Sustainability — We set an example of sustainable food production. We can produce nutritious food, provide wildlife habitat, build soil, sequester carbon, and provide areas of serene beauty.

Diversity — We build diversity of plants and animals while embracing the diversity of people in our city.

Responsibility — We value the effort and dedication it takes to be responsible for ourselves and for the environment.

Respect — We respect each other, respect the land, and respect the plants and animals in the forest gardens.

Benefits to the environment that food forests bring, and that we believe are in line with the Community Forestry Corps goals:

Ecological improvement

The amount of ecological restoration accomplished by a single food forest depends on the size of a food forest, but generally speaking, an agroforestry system offers many ecological benefits.

Climate change/Carbon sequestration

Reduced tilling and keeping all plant matter on site (chop-and-drop mulching) sequester carbon. Plants pull carbon from the atmosphere which they convert into plant tissues. Keeping the plant tissues in the soil keeps the majority of the carbon in the soil.

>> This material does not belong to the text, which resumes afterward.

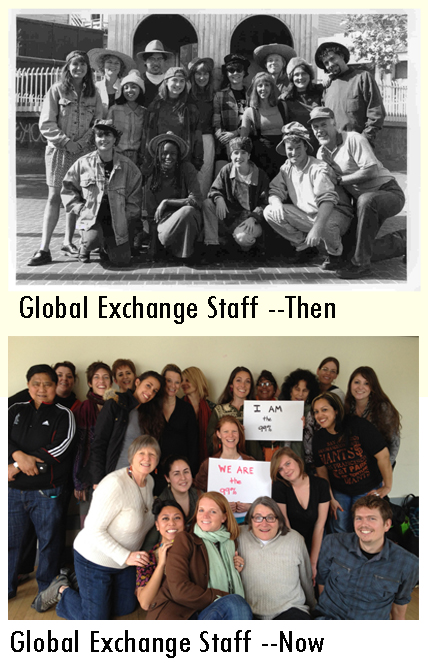 Global-Exchange-thenandnow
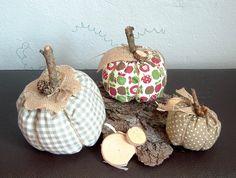 Deko-Objekte - Kürbis aus Stoff 3er Set Landhaus Herbst - ein Designerstück von MiMaKaefer bei DaWanda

Trees take up carbon from the atmosphere and release oxygen, acting as effective lungs for the city.

Large numbers of trees are shown to reduce city temperatures (city heat) by several degrees.

Large numbers of trees also affect the climate reducing winds with their size and increasing humidity and causing rain through evapotranspiration.

Water quality

Perennial root systems stabilize soil, reducing sediment in local rivers.

Food forests aim to minimize and ideally eliminate fertilizers or pesticides, thus eliminating this source of contamination of local water from this food source.

Any food forests planted near water will act as a buffer to reduce the amount of urban sources of water pollution that reach the water such as oil, de-icing chemicals, and pet waste.

Localization of food system

Community gardens are shown to serve as a center for social interaction and civic engagement.

Nutrient density of food is at its highest directly after harvesting.

Connection of people to their food supply can give people more respect for the ecosystems that support them.

Reduction of transportation of food reduces carbon emissions.

Eating foods that are in season (eating the foods that are currently harvestable) ensures a greater variety in the diet, and thus a healthier diet.

We are providing food not only for today, but providing in person and online visitors with the inspiration and education to get more involved in planting and caring for edible perennials on site, in their own backyard, and in other private or public spaces wherever it is possible.  We aim to inspire the next generation of farmers and land stewards; whether by necessity, as a hobby, or as a career.  Food for today.  Food for the future.

Extreme care will be taken to ensure health and safety of a Community Forestry Corps member and the community throughout the duration of their service.